To be done
**1.** Print the passage of the email about Stanislavski and Vygotsky from "Yrjo Engestrom has" up to and including "missed this message.", word for word.
**2.** Go on with the email about Stanislavski and Vygotsky, starting right after its last sentence.

Excerpt provided
___

Yrjo Engestrom has an article in our newletter files from the 1980's
in which he discusses Stanislavski and Vygotsky, I believe. It should
be obtainable using google at lchc.ucsd.edu <http://lchc.ucsd.edu>.
mike
On Fri, Jun 17, 2011 at 12:19 AM, Andy Blunden <ablunden@mira.net
<mailto:ablunden@mira.net>> wrote:
Sorry Robert, in the midst of everything I missed this message.
Short answer is that I don't know (and my partner, Vonney always
says that I should shut up at that point), but Stanislavsky,
Eisenstein and company were, I understand, friends of Vygotsky's
from his student days, but others will have to speak on that
topic. I am definitively *not *a historian. In any case, I am
seeing if I can strike up a conversation with an expert on that
period of Russian drama, who is outside of psychology, to get to
the bottom of it all.

___

Recorded information
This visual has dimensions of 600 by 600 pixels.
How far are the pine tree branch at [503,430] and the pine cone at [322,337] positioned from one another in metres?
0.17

___

Answer set
**1.**
Yrjo Engestrom has an article in our newletter files from the 1980's
in which he discusses Stanislavski and Vygotsky, I believe. It should
be obtainable using google at lchc.ucsd.edu <http://lchc.ucsd.edu>.
mike
On Fri, Jun 17, 2011 at 12:19 AM, Andy Blunden <ablunden@mira.net
<mailto:ablunden@mira.net>> wrote:
Sorry Robert, in the midst of everything I missed this message.

**2.**
Andy
Robert Lake wrote:
Andy,
I appreciate your trace of the history of this word and wonder
if "category" in the theatrical sense might also be connected
to LSV, and Stanislavsky's notion of genre ?
/Robert L.
/
On Tue, Jun 14, 2011 at 10:51 AM, Andy Blunden
<ablunden@mira.net <mailto:ablunden@mira.net>
<mailto:ablunden@mira.net <mailto:ablunden@mira.net>>> wrote:
I should report on the outcome of my investigations of this
question. Nikolai Veresov and I have met and agreed only
that we
cannot agree, so, so far as I know he retains his position,
but I
will leave it Nikolai to say what that is. I cannot speak
for him.
However, I have verified that the word /kategoria/, was
translated
from Greek via Latin into English as "predicament" and from
1580,
meant "predicament" in the sense of a "problematic
situation" and
whatismore "kategoria" is used to this day in Rhetoric and in a
broadly similar sense, but only in highly specialist
discourses.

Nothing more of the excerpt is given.